18 thoughts on “Coffee Cupping Is A Grind — Spectroscopy Could Brew Better Beans

  1. Water is very important too.
    Infact your life depends on water
    You see without water I can’t make coffee
    Without coffee…. well you can see where this is going…☕☕☕☕☕

  2. Nice, I recall when out attending one of the Eigenvector University’s, some group had an initiative to do similar to promote fair trade grading of the beans. This was back in the mid 2000’s if I’m recalling correctly. I’ll have to read into more.

  3. I really doubt near infra red has the resolution to supply enough information, particularly in a hand held device to do any more than say it is looking at coffee, and even then it will have a hard time distinguishing it from let’s say burnt toast.

  4. Didn’t we have a few of those magical failed portable spectroscopes that did nothing in real life?

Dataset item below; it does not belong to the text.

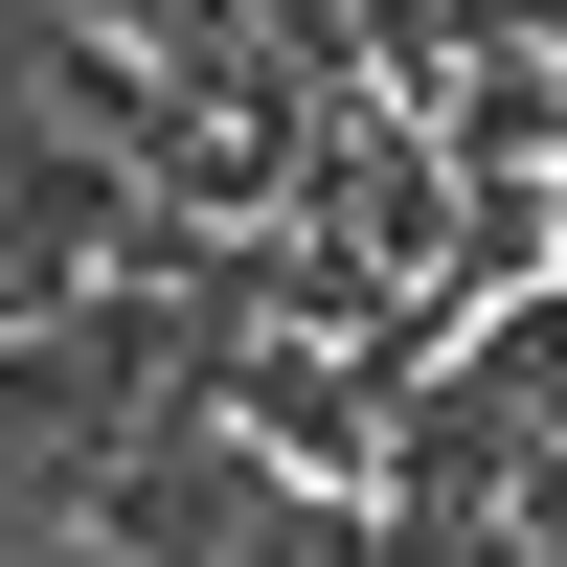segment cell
Here are the masks:
<instances>
[{"label": "cell", "instance_id": "cell-1", "mask_svg": "<svg viewBox=\"0 0 567 567\" xmlns=\"http://www.w3.org/2000/svg\"><path fill=\"white\" fill-rule=\"evenodd\" d=\"M296 227L363 272V296H432V272H454V159H432V114H409V91H341V114L296 136Z\"/></svg>", "mask_w": 567, "mask_h": 567}, {"label": "cell", "instance_id": "cell-2", "mask_svg": "<svg viewBox=\"0 0 567 567\" xmlns=\"http://www.w3.org/2000/svg\"><path fill=\"white\" fill-rule=\"evenodd\" d=\"M272 499H296V477H272L227 409H159V432L91 477V545H69V567H227V545L272 523Z\"/></svg>", "mask_w": 567, "mask_h": 567}, {"label": "cell", "instance_id": "cell-3", "mask_svg": "<svg viewBox=\"0 0 567 567\" xmlns=\"http://www.w3.org/2000/svg\"><path fill=\"white\" fill-rule=\"evenodd\" d=\"M432 159L454 182H567V45H477L432 91Z\"/></svg>", "mask_w": 567, "mask_h": 567}]
</instances>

Like told us that they will be able to tell us the nutritional values of foods etc?

  5. Also, it is pretty disingenuous for SCiO to call their device a spectrometer with 12 sensors. Multiple spectrophotometers would be more appropriate. More advanced devices use a grating and a much denser array of detectors and even with the typically narrower range of wavelength scanned compared to a bench top instrument would have a higher chance of success. Even then it could likely only be used as a screening tool, and the sample would have to be prepared and read in an extremely consistent manner. If they were serious about this approach, there are much more accurate ways of getting a real spectrum.

    1. spectrometer – noun

      spec·​trom·​e·​ter | \ spek-ˈträ-mə-tər

      1 : an instrument used for measuring wavelengths of light spectra

      You’re not very good at this, are you?

    2. A couple years ago there was a scam Kickstarter with a similar goal/method that was supposed to tell you the basic nutrients in grocery store produce. While this sounds slightly more plausible, I highly doubt that it will ever work.

    3. Yep, like I was assuming when last left off.

      From my experience; you really need a CMOS, CCD, InGaAs or maybe a few other sensors will be suitable with ideally a FT design versus a Dispersive (diffraction grating) design for best performance.

      MEMS and AOTF systems seem suitable also… though these way simpler designs most likely won’t have the resolution required.

      Seems most cost effective to determine which webcam sensor extends into the NIR range?

      The SCIO device seems for the price to be a great paradigm of thinking… though seriously doubting the capabilities with the limited resolution and sensor range that isn’t even disclosed. I vote fail for lack of clarity in regards to specs. and I hope that position isn’t a beta error.

      I literally found there are 2K & 4K webcams on the market for under $30 that can make a decent webcam spectrometer with a diffraction grating, a double sided razor blade and whatever the user has to make a case.

    1. Coffee snobs already accept the readings from an instrument to monitor roast temperatures and brewing water temperature, and an instrument to determine brew water pH, and another to weigh beans and water, and yet another device to time the brew cycle. Why would they reject the analysis of green beans if given by yet another instrument? It seems like they welcome as much quantitative data as they can get.